L'auteur, qui était dans la capitale allemande pour présenter son autobiographie évoquant une décennie passée à se cacher, souligne que la campagne menée contre lui en 1988 a été "très efficace et très internationale", avec seulement des téléphones et des fax. "Il n'y avait aucun email, aucun texto, pas de Facebook, ni de twitter, ni d'internet, et ça a bien sûr ralenti les attaques", a déclaré Salman Rushdie.

"Il aurait été tout à fait possible de mobiliser des gens à une vitesse bien plus grande contre le livre puisque tout le monde sait tout instantanément, cela aurait donc été plus dangereux aujourd'hui", a estimé l'écrivain.

Il s'en est également pris à ce qu'il a appelé une "culture de l'offensé", jugeant absurde et attentatoire à la liberté d'expression de préconiser l'interdiction d'oeuvres artistiques pour la seule raison que des gens peuvent en être offensés.

"Cette idée que d'une façon ou d'une autre nous pouvons demander à vivre dans un monde où rien ne nous offense est une absurdité", a ainsi jugé l'auteur des "Versets sataniques", âgé de 65 ans.

"Joseph Anton"
Son livre de plus de 600 pages écrit à la troisième personne et intitulé "Joseph Anton", du nom du pseudonyme qu'il a utilisé pendant ses années de fuite, a été publié le mois dernier, au moment où des manifestations violentes et parfois meurtrières ont éclaté dans le monde musulman contre un film anti-islam américain.

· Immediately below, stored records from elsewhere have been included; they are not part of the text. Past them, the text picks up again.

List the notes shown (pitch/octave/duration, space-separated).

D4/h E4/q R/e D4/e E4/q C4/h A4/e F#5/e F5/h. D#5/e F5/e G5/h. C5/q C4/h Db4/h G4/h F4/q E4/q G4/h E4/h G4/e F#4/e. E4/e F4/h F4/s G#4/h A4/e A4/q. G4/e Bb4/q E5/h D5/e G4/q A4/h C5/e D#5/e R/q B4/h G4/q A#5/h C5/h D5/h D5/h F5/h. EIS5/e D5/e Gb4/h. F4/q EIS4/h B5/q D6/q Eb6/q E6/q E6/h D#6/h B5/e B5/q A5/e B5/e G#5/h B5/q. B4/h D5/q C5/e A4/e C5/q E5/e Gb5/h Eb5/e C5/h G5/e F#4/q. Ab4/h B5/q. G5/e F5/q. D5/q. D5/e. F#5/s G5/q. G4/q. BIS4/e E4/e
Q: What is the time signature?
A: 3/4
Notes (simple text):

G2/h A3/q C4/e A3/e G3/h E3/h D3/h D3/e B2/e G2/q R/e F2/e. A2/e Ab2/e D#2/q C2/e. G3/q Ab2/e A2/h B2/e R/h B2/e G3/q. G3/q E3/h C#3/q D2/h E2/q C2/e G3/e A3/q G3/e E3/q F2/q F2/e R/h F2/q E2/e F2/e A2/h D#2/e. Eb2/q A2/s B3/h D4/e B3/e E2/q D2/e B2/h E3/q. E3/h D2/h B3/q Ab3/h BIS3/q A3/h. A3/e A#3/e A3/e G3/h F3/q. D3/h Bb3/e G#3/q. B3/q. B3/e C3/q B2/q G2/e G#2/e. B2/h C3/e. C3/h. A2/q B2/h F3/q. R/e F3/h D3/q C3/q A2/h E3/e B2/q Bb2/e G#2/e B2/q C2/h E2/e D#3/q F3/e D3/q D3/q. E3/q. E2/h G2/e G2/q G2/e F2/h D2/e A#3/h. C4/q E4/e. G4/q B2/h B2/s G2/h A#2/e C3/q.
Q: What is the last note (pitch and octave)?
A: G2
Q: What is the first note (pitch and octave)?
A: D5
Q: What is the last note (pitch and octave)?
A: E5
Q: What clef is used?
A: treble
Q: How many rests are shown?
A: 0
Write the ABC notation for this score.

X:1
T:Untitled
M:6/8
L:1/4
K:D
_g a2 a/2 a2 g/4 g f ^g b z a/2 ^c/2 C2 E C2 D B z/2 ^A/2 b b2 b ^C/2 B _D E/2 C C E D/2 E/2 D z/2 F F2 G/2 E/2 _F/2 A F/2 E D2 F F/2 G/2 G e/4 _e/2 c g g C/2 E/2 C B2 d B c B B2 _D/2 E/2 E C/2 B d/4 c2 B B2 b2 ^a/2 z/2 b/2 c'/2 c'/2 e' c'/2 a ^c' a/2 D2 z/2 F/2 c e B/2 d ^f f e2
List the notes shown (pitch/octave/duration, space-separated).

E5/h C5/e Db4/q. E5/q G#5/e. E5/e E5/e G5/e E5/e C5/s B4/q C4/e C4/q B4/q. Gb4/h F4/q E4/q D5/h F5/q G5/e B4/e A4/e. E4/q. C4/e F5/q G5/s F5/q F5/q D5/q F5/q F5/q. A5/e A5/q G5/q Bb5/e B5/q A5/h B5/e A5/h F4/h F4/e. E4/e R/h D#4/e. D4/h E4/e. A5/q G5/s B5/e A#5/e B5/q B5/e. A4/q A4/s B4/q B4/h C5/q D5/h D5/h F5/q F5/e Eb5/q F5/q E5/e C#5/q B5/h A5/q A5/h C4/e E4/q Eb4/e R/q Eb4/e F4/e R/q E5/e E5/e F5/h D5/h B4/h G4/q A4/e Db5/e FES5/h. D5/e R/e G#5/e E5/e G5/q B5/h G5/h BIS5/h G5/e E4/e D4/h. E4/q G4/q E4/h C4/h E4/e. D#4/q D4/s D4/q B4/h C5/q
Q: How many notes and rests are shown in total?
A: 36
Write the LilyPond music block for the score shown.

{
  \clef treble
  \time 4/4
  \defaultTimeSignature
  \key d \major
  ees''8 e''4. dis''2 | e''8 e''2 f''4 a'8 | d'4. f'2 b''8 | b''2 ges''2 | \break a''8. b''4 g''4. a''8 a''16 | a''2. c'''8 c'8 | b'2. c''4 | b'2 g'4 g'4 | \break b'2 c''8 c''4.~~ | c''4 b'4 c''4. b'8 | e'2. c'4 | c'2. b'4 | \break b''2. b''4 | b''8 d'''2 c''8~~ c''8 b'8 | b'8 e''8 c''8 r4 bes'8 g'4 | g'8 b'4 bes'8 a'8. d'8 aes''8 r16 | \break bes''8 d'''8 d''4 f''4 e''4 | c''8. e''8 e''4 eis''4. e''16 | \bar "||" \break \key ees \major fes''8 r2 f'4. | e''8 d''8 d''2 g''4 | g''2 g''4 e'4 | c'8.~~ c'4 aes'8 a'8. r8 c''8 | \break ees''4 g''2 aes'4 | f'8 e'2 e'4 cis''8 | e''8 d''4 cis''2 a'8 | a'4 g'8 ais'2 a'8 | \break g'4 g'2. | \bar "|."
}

La publication de ces mémoires intervient 23 ans après que Rushdie est devenu la cible d'une fatwa iranienne appelant à sa mort pour injure prétendue à l'islam et au prophète Mahomet, dans ses "versets sataniques".

Rushdie, qui a écrit onze romans, ainsi que des nouvelles et des essais, ne considère pas que la fatwa prononcée contre lui ait eu un effet profond sur sa façon d'écrire. "Je me suis dit en conscience... ne tombe pas dans le piège de la peur, ne tombe pas dans celui de la vengeance, essaie juste d'être et de continuer à être l'écrivain que tu es", a-t-il dit.